Requisito 1: Reescreva todas as linhas do bloco de dados abaixo, sem omitir nenhuma, multiplicando por 2,15 as coordenadas que aparecem nas respostas e arredondando para números inteiros, com as metades para cima. Deixe as imagens fora da resposta.

Editorial
Tapa sem luva de pelica
O que os parlamentares ligados ao governo estão fazendo nas sessões da Comissão é um "tapa na cara da opinião pública"

A verdade sobre os fatos ocorridos em Brasília, no dia 8 de janeiro de 2023, pode nunca ser desvendada. Pior que isso, cidadãos inocentes correm o risco de ser condenados pela Justiça única e exclusivamente por ter participado de acampamentos reivindicando um Brasil melhor e mais justo.
A maioria dos integrantes da Comissão Parlamentar Mista de Inquérito (CPMI), criada pelo Congresso Nacional para esclarecer o que de fato ocorreu, está mais preocupada em proteger os amigos do Palácio do Planalto do que prestar contas à sociedade.
Essa afirmação não é mera especulação. A tese foi levantada pelo próprio presidente da CPMI, deputado Arthur Maia. Segundo afirmações dele próprio, o que os parlamentares ligados ao governo estão fazendo nas sessões da Comissão é um “tapa na cara da opinião pública”.
Maia está bastante contrariado com o rumo das investigações e pretende pressionar a base do presidente Lula no colegiado. A gota d’água foi a manobra feita pelos governistas que rejeitou a convocação de todos os aliados do presidente, com algum envolvimento nos atos de 8 de janeiro, e que aprovou a oitiva de várias pessoas ligadas ao ex-presidente Jair Bolsonaro.
O presidente da CPMI posicionou-se frontalmente contra esse tipo de atuação. “Independente de ser governistas ou oposicionistas, nós temos um discurso para apresentar para o Brasil e não há como você, com seriedade, tratar desse assunto ouvindo apenas as pessoas que interessam aos deputados governistas. Isso é uma falta de bom senso, é um tapa na cara da opinião pública e eu, enquanto presidente, me sinto absolutamente constrangido com essa situação”, disse Maia em entrevista ao jornal O Estado de São Paulo.
O deputado está preocupado com a criação de uma narrativa única, sem chance para o contraditório, e impedindo que outros indícios de irregularidades cometidas sejam apurados. Sem isenção, qualquer relatório produzido por essa CPMI será considerado uma farsa.

Dados exibidos:
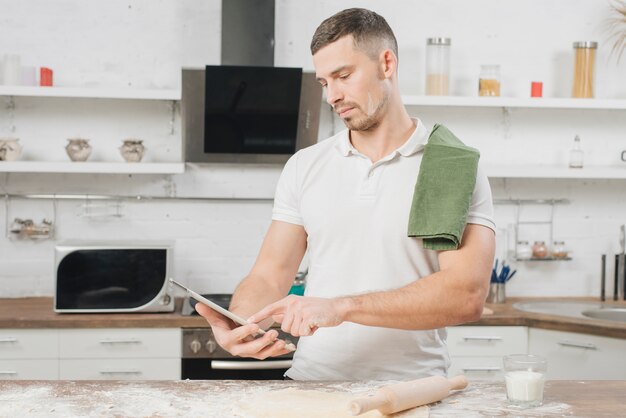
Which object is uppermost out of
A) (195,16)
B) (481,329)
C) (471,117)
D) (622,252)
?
(195,16)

Requisito 2: Liste todas as pessoas mencionadas pelo nome no editorial.

Resultado da tarefa 1:
Which object is uppermost out of
A) (195,16)
B) (481,329)
C) (471,117)
D) (622,252)
?
(419,34)

Resultado da tarefa 2:
Arthur Maia
Lula
Jair Bolsonaro